Mon, 19 Nov 2012 00:00 UTC
More than 100 drugs were put on the shortage list this year, prompting Congressional hearings and leading to an executive order by President Barack Obama, which forces drug companies to publicize their shortages.
Health care workers have had no other option than to ration some medicines, giving it only to patients that need it most. Paul Davis, the chief of a rural ambulance squad in Ohio, told the New York Times that he was unable to give morphine to a woman with a broken leg because he was saving his last pills for patients he thought needed it more.
Elsewhere, desperate health care workers are treating patients with expired drugs and less effective medicine. Those with cancer have been hit particularly hard. About 80 percent of the drugs in short supply are generic medicines for injection, including the chemotherapy treatment drug Doxil, WFTV reports. Sodium bicarbonate injections, which are used to stabilize critically ill patients suffering from sepsis, heart attacks or other cardiac problems, are also in short supply.
"When you can't treat basic things - cardiac arrest, pain management, seizures - you're in trouble. When you only have five tools in your toolbox and three of them are gone, what do you do?" Dr. Carol Cunningham, state medical director for the Ohio Department of Public Safety's emergency services division, told the Times.
While this year's shortage has left many without the care they needed, it is not as critical as the 2011 drug shortage, which left more than 250 drugs in short supply and threatened the lives of cancer patients. Since 2005, drug shortages have increased almost 300 percent. To combat the problem, the FDA has relaxed its restrictions on importing drugs and made it easier for manufacturers to get approval to make certain medicines.

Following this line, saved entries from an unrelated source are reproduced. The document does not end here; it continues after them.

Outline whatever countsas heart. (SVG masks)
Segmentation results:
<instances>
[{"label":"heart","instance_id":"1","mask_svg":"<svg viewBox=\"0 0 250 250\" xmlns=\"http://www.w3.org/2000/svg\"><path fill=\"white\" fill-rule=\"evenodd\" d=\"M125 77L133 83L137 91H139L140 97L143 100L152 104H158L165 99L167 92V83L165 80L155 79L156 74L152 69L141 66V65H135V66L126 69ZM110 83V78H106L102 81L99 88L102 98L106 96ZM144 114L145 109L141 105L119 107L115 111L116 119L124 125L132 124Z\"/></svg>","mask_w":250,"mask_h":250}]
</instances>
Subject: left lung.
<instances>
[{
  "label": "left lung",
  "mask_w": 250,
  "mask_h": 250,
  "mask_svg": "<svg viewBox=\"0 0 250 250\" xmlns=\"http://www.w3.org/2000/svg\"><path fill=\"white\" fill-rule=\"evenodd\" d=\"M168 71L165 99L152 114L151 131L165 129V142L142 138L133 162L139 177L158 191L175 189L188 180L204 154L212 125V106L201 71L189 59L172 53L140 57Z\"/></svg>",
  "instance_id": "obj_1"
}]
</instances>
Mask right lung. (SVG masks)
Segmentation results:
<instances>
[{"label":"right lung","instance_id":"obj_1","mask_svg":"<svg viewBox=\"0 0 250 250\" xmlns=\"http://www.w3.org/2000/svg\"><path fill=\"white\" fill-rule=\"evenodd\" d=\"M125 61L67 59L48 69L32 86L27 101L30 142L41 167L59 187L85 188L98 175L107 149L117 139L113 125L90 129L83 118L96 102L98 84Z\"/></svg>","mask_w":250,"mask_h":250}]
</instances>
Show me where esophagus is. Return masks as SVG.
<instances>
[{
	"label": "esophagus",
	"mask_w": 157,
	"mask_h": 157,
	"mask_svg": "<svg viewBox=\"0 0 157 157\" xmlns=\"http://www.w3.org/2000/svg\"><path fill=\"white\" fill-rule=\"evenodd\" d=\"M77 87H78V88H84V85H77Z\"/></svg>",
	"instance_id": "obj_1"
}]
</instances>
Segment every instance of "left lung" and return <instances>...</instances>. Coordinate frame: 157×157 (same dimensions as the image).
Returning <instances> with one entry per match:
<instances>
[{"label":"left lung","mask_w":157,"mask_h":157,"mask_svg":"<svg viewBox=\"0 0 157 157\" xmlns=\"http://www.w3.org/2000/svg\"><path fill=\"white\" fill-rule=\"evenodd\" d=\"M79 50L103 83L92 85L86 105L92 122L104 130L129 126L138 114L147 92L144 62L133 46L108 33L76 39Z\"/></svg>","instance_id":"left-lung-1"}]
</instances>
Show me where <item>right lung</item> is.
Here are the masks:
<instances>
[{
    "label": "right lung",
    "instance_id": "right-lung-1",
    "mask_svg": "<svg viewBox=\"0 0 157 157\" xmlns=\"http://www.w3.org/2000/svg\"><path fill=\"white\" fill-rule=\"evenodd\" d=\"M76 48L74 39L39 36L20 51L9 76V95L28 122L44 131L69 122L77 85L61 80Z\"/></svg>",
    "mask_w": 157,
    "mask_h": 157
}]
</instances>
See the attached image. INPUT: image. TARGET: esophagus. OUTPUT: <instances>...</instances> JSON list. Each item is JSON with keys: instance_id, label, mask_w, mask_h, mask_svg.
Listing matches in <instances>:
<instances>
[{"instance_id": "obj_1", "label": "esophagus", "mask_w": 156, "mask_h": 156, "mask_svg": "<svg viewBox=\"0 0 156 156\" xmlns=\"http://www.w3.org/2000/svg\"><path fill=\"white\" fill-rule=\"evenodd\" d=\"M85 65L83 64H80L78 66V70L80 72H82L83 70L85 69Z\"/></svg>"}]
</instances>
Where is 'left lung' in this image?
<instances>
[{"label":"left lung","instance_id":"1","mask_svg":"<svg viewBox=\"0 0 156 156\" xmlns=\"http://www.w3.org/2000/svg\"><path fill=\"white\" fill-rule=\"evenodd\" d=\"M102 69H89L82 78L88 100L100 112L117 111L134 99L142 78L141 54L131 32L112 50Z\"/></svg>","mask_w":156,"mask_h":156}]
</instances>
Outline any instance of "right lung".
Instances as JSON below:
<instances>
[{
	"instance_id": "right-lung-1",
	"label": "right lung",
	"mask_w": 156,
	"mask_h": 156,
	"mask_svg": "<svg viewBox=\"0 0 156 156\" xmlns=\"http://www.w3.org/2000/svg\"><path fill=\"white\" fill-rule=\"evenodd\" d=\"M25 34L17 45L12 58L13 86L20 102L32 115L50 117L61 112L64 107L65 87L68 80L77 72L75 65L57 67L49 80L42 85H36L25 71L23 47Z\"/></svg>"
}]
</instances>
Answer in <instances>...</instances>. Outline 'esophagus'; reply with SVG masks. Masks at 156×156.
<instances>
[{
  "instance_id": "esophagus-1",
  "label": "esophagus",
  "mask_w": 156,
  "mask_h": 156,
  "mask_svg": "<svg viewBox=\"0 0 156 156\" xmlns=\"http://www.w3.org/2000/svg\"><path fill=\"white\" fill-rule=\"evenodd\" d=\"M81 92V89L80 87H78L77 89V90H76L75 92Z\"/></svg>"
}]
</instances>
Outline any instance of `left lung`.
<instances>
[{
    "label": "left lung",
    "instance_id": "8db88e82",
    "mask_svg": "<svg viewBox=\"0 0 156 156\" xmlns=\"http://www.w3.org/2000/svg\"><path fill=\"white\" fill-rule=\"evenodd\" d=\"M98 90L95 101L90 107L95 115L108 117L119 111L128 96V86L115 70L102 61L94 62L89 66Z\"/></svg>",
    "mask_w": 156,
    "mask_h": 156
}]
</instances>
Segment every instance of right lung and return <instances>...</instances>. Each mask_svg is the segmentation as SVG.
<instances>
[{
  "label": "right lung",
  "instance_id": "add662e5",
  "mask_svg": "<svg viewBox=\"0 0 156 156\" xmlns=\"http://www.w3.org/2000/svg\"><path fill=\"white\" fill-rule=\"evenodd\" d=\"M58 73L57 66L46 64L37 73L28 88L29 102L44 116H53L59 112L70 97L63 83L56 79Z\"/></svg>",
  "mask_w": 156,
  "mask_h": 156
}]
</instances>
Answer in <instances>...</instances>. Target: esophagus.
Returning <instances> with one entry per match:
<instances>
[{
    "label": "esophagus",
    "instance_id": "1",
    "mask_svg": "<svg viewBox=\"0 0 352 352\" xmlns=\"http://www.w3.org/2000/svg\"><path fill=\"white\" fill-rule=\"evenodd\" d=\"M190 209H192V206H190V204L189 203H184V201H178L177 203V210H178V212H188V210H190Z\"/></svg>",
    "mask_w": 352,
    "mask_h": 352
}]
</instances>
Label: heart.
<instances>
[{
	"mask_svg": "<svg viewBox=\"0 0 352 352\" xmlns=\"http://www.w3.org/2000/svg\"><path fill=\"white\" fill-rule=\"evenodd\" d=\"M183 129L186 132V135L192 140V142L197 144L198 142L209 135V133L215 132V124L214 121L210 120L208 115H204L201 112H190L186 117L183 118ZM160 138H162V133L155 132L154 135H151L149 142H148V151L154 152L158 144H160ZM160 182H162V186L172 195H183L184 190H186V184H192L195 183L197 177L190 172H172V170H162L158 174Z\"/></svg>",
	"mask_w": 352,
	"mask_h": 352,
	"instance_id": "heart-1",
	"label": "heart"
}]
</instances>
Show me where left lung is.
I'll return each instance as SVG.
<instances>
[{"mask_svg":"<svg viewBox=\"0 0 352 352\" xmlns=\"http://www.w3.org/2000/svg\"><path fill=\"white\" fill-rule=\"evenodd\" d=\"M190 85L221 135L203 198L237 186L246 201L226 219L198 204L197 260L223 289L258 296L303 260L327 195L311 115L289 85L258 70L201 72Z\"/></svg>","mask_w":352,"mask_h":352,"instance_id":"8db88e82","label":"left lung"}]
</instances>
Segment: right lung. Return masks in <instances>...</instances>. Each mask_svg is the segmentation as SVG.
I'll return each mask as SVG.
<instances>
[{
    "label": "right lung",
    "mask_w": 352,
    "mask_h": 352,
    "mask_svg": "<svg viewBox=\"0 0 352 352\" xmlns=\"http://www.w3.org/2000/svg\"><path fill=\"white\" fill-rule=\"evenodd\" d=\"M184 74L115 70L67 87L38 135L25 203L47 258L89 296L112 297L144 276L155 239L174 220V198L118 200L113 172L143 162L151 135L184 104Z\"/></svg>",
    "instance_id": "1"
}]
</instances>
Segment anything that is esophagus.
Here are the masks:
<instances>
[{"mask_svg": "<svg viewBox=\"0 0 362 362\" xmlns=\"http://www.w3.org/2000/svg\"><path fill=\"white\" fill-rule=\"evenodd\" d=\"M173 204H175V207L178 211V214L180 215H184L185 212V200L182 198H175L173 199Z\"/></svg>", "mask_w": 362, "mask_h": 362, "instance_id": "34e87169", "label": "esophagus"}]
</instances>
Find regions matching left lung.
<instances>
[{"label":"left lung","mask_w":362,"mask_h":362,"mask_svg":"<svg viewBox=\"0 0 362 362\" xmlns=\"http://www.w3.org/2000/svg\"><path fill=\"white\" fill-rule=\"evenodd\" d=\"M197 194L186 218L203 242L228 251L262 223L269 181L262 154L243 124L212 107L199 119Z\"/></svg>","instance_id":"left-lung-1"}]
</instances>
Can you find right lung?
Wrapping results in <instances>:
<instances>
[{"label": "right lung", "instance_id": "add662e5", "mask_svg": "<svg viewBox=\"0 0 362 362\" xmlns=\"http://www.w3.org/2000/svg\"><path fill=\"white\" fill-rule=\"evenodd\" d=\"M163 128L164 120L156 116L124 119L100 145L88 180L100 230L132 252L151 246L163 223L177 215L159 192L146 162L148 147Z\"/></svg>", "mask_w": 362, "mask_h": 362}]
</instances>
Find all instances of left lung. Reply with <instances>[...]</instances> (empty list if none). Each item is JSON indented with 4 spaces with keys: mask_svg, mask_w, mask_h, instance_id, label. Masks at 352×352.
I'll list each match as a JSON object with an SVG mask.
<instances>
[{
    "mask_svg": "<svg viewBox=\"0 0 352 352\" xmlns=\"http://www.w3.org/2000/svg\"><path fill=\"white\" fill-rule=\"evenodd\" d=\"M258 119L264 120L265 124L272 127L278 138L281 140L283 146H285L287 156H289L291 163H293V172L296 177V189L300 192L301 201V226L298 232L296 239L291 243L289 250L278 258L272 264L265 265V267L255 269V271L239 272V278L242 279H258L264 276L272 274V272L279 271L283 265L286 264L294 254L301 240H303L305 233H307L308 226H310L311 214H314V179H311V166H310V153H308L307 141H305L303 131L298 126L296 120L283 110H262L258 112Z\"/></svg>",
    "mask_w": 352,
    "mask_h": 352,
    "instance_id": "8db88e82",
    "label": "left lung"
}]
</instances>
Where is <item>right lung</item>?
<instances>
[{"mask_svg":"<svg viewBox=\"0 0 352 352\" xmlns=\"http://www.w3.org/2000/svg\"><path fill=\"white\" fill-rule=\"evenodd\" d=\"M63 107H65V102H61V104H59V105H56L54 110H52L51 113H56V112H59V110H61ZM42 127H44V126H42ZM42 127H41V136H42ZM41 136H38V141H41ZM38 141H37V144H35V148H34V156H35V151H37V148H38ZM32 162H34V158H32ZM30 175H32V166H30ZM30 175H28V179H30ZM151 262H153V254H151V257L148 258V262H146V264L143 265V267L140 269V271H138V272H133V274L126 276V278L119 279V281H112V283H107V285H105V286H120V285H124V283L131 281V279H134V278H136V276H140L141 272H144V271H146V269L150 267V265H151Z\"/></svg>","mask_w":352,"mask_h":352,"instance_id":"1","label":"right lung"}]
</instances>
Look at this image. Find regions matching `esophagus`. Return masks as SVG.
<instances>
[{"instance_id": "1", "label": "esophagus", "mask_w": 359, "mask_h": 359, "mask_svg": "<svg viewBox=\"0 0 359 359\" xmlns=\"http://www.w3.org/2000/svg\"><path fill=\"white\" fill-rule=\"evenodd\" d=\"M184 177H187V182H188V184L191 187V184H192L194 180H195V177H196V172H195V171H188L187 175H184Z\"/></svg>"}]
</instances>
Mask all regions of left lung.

But this, too, has brought further problems to health care providers. With looser regulations, manufacturers have been able to get poor-quality medicines onto the market, including a chemotherapy drug that was found to contain glass particles.
And the shortages are predicted to get worse. The deadly meningitis outbreak that infected 480 and killed 33 prompted the permanent termination of Ameridose. Hurricane Sandy's aftermath has also increased the demand for certain drugs and contributed to the shortage. Victims of the storm are in critical need of hypertension medicines like Lasix and antibiotics like Cipro. The need is so great that a foreign company called Canadiandrugsaver is providing the drugs to relief agencies who request them.
Some of those lucky enough to receive the medicine they needed have expressed their good fortune on Twitter.
"Received nitro, magnesium, morphine during hospital stay. All on shortage list. Lucky to go to a wealthy hosp(ital)," tweeted @knit1pug2.
The FDA is now importing six drugs in critical short supply, but it has not identified the importer.
"This is a huge, growing crisis in this country, where we're actually having to ration drugs," Dr. Wendel Naumann, an oncologist from Carolinas Medical Center in North Carolina, told CNN.